Concordant with previous studies, both MSCs and SSCs showed similar morphology, surface protein expression, and were able to differentiate into osteoblasts and adipocytes. Using an endothelial induction culture system combined with an in vitro matrigel angiogenesis assay, hNFSSCs and hADSSCs exhibited the highest tube-forming capability, which was similar to those formed by human umbilical vein endothelial cells (HUVEC), with hNFSSCs forming the most tightly packed, longest, and largest diameter tubules among the three cell types. CD146 was highly expressed on hNFSSCs and HUVEC followed by hADSSCs, and hMSC-TERT, while its expression was almost absent on hADMSCs. Similarly, higher vascular density (based on the expression of CD31, CD34, vWF, CD146 and SMA) was observed in neonatal skin, followed by adult dermal skin and adipose tissue.

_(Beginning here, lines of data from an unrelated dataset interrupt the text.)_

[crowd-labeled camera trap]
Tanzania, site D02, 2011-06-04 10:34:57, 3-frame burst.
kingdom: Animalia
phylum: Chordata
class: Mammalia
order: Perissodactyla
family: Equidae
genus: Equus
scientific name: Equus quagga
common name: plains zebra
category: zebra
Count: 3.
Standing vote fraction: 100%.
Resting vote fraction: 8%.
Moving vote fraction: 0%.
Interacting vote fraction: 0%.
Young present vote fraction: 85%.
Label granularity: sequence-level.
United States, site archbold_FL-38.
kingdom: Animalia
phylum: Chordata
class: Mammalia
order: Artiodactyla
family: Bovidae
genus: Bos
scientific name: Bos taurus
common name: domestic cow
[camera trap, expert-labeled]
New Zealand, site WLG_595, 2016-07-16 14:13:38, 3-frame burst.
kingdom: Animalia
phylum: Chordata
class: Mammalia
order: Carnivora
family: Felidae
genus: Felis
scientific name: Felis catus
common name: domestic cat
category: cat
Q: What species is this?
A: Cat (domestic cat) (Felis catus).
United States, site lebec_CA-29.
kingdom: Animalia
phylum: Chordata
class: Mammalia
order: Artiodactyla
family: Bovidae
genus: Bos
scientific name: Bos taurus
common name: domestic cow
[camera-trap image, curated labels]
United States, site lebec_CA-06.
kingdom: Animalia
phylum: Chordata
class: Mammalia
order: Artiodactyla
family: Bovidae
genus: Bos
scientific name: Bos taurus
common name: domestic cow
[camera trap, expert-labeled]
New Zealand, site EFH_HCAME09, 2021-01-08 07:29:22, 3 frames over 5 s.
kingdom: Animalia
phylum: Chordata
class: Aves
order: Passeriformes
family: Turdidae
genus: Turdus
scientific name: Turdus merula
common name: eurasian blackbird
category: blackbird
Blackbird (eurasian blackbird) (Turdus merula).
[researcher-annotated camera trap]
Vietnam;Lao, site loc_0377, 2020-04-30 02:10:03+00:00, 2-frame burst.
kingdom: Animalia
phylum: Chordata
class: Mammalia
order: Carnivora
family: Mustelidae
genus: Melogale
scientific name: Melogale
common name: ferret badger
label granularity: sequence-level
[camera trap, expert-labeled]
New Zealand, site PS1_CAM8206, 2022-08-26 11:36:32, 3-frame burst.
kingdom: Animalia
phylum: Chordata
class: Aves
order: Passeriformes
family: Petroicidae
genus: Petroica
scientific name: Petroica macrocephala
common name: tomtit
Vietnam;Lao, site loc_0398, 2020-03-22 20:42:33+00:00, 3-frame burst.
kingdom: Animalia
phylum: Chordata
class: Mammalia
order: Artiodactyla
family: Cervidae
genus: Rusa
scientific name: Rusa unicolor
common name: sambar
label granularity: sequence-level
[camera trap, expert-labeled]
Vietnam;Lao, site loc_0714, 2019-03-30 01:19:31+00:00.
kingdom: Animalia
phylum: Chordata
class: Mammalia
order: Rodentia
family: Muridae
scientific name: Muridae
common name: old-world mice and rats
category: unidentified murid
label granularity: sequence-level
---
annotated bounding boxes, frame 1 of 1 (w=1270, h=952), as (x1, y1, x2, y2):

Thus, our preliminary data indicated a plausible relationship between vascular densities, and the expression of CD146 on multipotent cells derived from those tissues.

Conclusions

Our data is the first to demonstrate that human dermal skin stromal cells can be differentiated into endothelial lineage. Hence, SSCs represents a novel source of stem/stromal cells for tissue regeneration and the vascularization of engineered tissues. Moreover, the CD146 investigations suggested that the microenvironmental niche might contribute to direct stromal cells multipotency toward certain lineages, which warrants further investigation.